INPUT FOR THIS TASK >>

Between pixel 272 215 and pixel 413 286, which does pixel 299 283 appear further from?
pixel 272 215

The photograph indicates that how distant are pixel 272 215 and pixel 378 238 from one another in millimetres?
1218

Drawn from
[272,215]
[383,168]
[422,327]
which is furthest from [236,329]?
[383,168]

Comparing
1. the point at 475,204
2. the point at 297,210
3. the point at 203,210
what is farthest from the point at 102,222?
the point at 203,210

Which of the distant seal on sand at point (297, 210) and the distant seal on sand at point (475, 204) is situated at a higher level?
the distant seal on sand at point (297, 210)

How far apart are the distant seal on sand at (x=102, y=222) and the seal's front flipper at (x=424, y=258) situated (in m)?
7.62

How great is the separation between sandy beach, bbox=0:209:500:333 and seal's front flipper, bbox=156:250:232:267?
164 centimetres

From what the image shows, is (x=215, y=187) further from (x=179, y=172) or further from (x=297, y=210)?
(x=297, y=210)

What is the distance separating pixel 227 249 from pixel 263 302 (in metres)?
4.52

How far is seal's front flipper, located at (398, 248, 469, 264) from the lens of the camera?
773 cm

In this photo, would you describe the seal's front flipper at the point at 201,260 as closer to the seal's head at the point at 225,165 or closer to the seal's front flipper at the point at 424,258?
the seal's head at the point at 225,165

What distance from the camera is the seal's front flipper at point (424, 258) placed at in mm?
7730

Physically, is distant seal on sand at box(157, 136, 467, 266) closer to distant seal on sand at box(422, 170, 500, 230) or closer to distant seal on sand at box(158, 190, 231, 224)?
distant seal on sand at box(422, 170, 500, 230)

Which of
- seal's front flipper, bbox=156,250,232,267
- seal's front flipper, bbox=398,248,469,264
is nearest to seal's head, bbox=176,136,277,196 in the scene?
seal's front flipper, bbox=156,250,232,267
* * *
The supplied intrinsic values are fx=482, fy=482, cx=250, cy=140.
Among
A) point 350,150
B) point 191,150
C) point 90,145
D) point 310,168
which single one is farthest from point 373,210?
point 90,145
...
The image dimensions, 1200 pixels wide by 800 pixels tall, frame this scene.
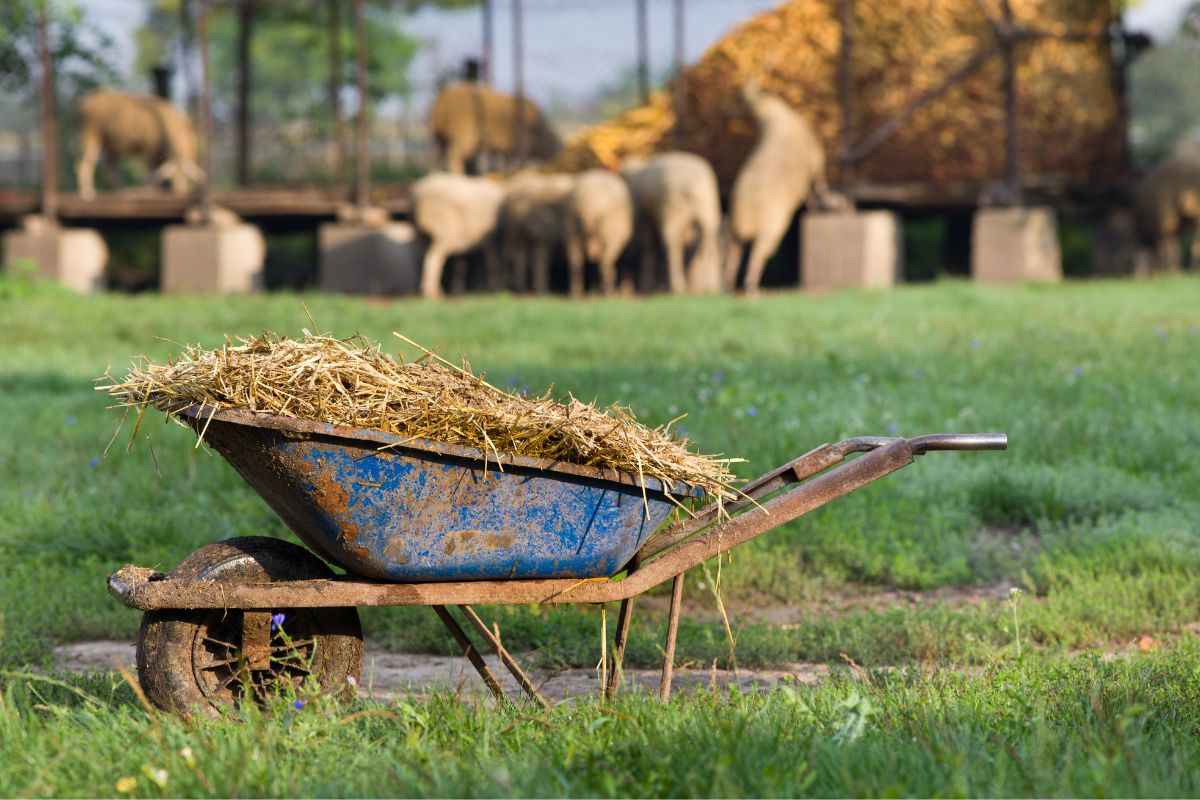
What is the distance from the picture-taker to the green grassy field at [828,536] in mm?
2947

INSTRUCTIONS FOR THE TASK >> Pull out each line above that contains the string "front". Case counts.

CORRECT RESPONSE >>
How far apart are the distant seal on sand at (x=102, y=222) and the seal's front flipper at (x=424, y=258) situated (in m)?
How great is the separation between sandy beach, bbox=0:209:500:333 and seal's front flipper, bbox=156:250:232:267?
How far is seal's front flipper, located at (398, 248, 469, 264) from the lens of the camera?
In this photo, would you describe the seal's front flipper at the point at 201,260 as closer to the seal's head at the point at 225,165 or closer to the seal's front flipper at the point at 424,258?
What distance from the camera is the seal's front flipper at point (424, 258) placed at in mm?
- seal's front flipper, bbox=156,250,232,267
- seal's front flipper, bbox=398,248,469,264
seal's front flipper, bbox=156,250,232,267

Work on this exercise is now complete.